The upper tension system or upper brace is a band-like structure which is of considerable significance for riders as well as instructors due to its important function in carrying the abdominal and thorax weight.

A particularly important element of the upper tension system is the nuchal ligament. The tops of all the dorsal spinous processes are connected to each other by a strong ligament from which the nuchal ligament extends up to the head.

There is a second supporting mechanism in the form of the so-called lower lengthwise brace, running from the front (forehand) to the rear pillars (hindquarters) of the bridge. As described, the functional interplay of the skeleton construction and the muscles, the nuchal ligament and the back band, the upper tension, all play an important role in carrying the abdomen and the thorax.

An interesting question remains: How does the young horse cope with the rider’s weight?

When a rider mounts a young horse for the first time, the horse usually arches its back and contracts it in a spasm: it bucks. After calming down, it relaxes its back, e.g. it drops its back. If the horse is led, its walk is unsteady, sometimes swaying from side to side under the rider’s weight. At this stage the horse in effect carries the weight solely with its skeleton, without any support from its muscles. It is clearly obvious that the lower brace plays an important role because the horse, as it becomes progressively more tired, places its forelegs further forward and its hind legs further back, i.e. it simply ‘falls apart’.


The central and very strong muscle which is particularly most important for the training of a young horse is the long back muscle, one of the most powerful muscles of the entire body. After a certain time the young horse can’t keep up the tension in his back, with the result that his back sags. As already mentioned, when this happens, the horse carries the rider’s weight more or less only with his skeleton, without muscular support. That gives the rider the impression that the horse ‘drops or hollows his back’. These expressions, however, are incorrect since they suggest that the dropping of the back is the horse’s fault, that he does it on purpose. He does not. He just reacts. He simply is exhausted.

Exactly here comes the point, where stupid riders reach for the draw-reins or even sharper bits.

It is therefore only logical that a supple young horse in extended posture wants to raise itself after a 15 to 20 minutes work and thus evade the muscle pain in the upper neck muscles. The well proofed fundamental Principles of Training do justice to this and prescribe dismounting in such a case and taking a break.

Horsemanship and the Training Scale inform us that each work phase must be followed by an appropriate relaxation phase.

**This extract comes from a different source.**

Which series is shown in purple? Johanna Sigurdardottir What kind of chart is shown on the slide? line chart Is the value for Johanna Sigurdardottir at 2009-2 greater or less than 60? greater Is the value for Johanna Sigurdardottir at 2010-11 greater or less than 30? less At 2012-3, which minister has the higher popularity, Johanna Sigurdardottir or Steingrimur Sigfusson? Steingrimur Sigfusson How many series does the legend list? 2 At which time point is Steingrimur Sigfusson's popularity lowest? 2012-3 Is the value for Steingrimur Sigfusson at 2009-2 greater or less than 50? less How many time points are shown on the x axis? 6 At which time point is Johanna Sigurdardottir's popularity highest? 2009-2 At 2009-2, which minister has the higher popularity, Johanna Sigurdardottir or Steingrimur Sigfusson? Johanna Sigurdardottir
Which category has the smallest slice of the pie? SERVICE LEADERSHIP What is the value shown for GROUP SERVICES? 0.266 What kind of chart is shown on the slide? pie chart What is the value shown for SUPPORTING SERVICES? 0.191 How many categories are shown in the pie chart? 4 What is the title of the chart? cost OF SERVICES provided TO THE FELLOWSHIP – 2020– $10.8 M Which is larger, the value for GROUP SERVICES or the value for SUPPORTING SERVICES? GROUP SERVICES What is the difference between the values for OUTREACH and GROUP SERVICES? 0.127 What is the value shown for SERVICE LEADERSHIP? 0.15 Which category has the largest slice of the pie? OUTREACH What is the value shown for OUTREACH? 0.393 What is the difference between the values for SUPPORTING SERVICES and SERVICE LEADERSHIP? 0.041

The rear base of this very powerful muscle is located in the area of the sacrum. Therefore it has a functional connection with the pelvis and sacrum. It is composed of many muscle layers. Its fibres run forwards-downwards to the transverse processes of the lumbar spine area. It runs along the entire lumbar and thoracic spine from the rear to the front and ends at the seventh cervical vertebrae.

The long back muscle is connected by broad back and buttock muscles to the fore and the hind limbs and thus function in the same rhythm of the movement. A free, elevated and rhythmic gait is only possible if the long back muscle swings naturally and elastically without being restricted by the rider and his weight. If the muscle is activated at its rear point of origin, it raises the forehand whilst the back is arched. If the muscle contracts from its front point of insertion it bends the back downwards.

Just another reminder: The correctly worked young horse needs 18 to 24 months of unspectacular gymnastic schooling before its body is so well trained to go further. We must focus our attention on the supple swinging back as the focal point and most important requirement.